* BEGIN Excerpted passage *

Database.save_inventory processing summary:
Number of site records processed= 653
number of site records saved= 653
number of channel records processed= 2091
number of channel records saved= 2079


(653, 2079, 653, 2091)

## Read
The R of CRUD is "Read" and is more-or-less the inverse of "create".   The keyword used for pulling "documents" from a MongoDB database, however, is `find`.  There are two basic methods in the core MongoDB API for fetching documents:  `find_one` and `find`.  They behave completely differently.

### find_one

Let's begin with a simple application of `find_one`.  As the name implies it always returns one and only one document.  Here is a default application to the "site" collection that was created under the hood when we ran `save_inventory` above:

In [4]:
doc = db.site.find_one()
print("The type of a document = ",type(doc))
print("This is the content of that document")
print(doc)

The type of a document =  <class 'dict'>
This is the content of that document
{'_id': ObjectId('65e322fb5cd7e1e9490a5904'), 'loc': '', 'net': 'TA', 'sta': '034A', 'lat': 27.064699, 'lon': -98.683296, 'coords': [-98.683296, 27.064699], 'location': {'type': 'Point', 'coordinates': [-98.683296, 27.064699]}, 'elev': 0.155, 'edepth': 0.0, 'starttime': 1262908800.0, 'endtime': 1321574399.0, 'site_id': ObjectId('65e322fb5cd7e1e9490a5904')}


As the output demonstrates a `find_one` returns data in a python dictionary.   You might also note the raw `print(doc)` output is a bit challenging to read.   For the rest of this tutorial we will use a construct I've used a lot that makes the output a bit easier to read.   I'll define a small little function we will use elsewhere in this tutorial to make output more readable.

* END Excerpted passage *

▶ Directives:
[A] In the MongoDB tutorial excerpt, what kind of Python object does `find_one` return a document as?
[B] Continue the MongoDB tutorial excerpt from its final sentence.
The entries that come after this text are separate material and have no connection to it.

* BEGIN Material supplied *

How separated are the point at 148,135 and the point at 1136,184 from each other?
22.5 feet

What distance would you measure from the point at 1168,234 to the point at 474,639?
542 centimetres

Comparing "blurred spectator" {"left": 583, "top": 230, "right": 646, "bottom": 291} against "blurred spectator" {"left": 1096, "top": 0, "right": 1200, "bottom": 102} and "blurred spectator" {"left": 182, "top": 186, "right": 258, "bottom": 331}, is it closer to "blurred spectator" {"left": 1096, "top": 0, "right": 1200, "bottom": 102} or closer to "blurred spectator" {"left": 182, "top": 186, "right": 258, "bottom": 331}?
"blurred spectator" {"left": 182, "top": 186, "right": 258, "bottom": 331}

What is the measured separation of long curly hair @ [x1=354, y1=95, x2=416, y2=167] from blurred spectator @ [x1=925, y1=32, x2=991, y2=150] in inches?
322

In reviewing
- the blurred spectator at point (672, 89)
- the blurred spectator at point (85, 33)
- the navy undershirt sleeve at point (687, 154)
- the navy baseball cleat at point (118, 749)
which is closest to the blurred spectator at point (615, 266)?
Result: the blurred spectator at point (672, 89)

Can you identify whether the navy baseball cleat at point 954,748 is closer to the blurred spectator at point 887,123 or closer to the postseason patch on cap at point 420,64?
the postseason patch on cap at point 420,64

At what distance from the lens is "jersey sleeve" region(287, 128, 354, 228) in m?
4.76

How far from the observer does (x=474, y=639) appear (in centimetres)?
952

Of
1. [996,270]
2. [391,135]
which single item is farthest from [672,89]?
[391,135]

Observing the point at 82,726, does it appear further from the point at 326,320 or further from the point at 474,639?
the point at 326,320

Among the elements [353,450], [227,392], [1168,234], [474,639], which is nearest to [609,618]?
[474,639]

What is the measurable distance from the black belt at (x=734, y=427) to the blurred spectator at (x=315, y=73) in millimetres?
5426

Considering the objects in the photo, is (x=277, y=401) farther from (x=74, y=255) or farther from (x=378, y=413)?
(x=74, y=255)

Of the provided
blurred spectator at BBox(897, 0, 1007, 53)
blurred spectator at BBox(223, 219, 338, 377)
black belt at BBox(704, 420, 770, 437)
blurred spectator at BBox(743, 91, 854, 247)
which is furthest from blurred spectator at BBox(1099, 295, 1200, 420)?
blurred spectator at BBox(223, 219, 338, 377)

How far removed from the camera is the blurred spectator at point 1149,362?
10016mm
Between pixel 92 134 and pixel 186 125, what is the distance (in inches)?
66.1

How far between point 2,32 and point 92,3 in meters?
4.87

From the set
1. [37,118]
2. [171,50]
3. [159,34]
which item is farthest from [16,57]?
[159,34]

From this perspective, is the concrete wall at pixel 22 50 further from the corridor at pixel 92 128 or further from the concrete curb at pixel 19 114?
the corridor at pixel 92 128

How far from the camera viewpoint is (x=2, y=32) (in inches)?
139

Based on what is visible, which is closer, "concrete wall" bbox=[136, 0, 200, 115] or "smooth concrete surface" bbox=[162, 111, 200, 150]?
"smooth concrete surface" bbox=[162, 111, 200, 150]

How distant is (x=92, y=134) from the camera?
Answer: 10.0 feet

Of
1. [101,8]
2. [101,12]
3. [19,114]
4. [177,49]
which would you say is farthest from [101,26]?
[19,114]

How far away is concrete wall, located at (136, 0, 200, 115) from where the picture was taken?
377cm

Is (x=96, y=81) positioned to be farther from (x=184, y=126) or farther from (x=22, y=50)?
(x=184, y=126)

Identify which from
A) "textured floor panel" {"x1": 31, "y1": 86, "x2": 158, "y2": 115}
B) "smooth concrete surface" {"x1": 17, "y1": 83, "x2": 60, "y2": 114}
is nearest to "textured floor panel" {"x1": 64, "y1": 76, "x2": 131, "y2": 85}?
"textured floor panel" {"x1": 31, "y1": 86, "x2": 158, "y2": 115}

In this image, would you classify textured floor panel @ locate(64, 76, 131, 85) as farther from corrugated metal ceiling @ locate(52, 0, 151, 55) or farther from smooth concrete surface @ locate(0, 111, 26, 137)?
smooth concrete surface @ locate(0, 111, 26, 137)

* END Material supplied *

▶ Responses per task:
[A] A Python dictionary (`dict`).

[B]
In [5]:
from bson import json_util
def pretty_print(doc,indent=2):
    print(json_util.dumps(doc,indent=indent))
doc=db['site'].find_one()
pretty_print(doc)

{
  "_id": {
    "$oid": "65e322fb5cd7e1e9490a5904"
  },
  "loc": "",
  "net": "TA",
  "sta": "034A",
  "lat": 27.064699,
  "lon": -98.683296,
  "coords": [
    -98.683296,
    27.064699
  ],
  "location": {
    "type": "Point",
    "coordinates": [
      -98.683296,
      27.064699
    ]
  },
  "elev": 0.155,
  "edepth": 0.0,
  "starttime": 1262908800.0,
  "endtime": 1321574399.0,
  "site_id": {
    "$oid": "65e322fb5cd7e1e9490a5904"
  }
}


Things of note in that box are:
1.  The `pretty_print` function definition is a bit trivial, which is why it isn't a standard MsPASS function.   It uses the `json_util.dumps` function to create the curly bracket formatted print that is a lot easier to understand than the raw dump of the python dictionary.   It shows more clearly that a document is always made of up of one or more key-value pairs.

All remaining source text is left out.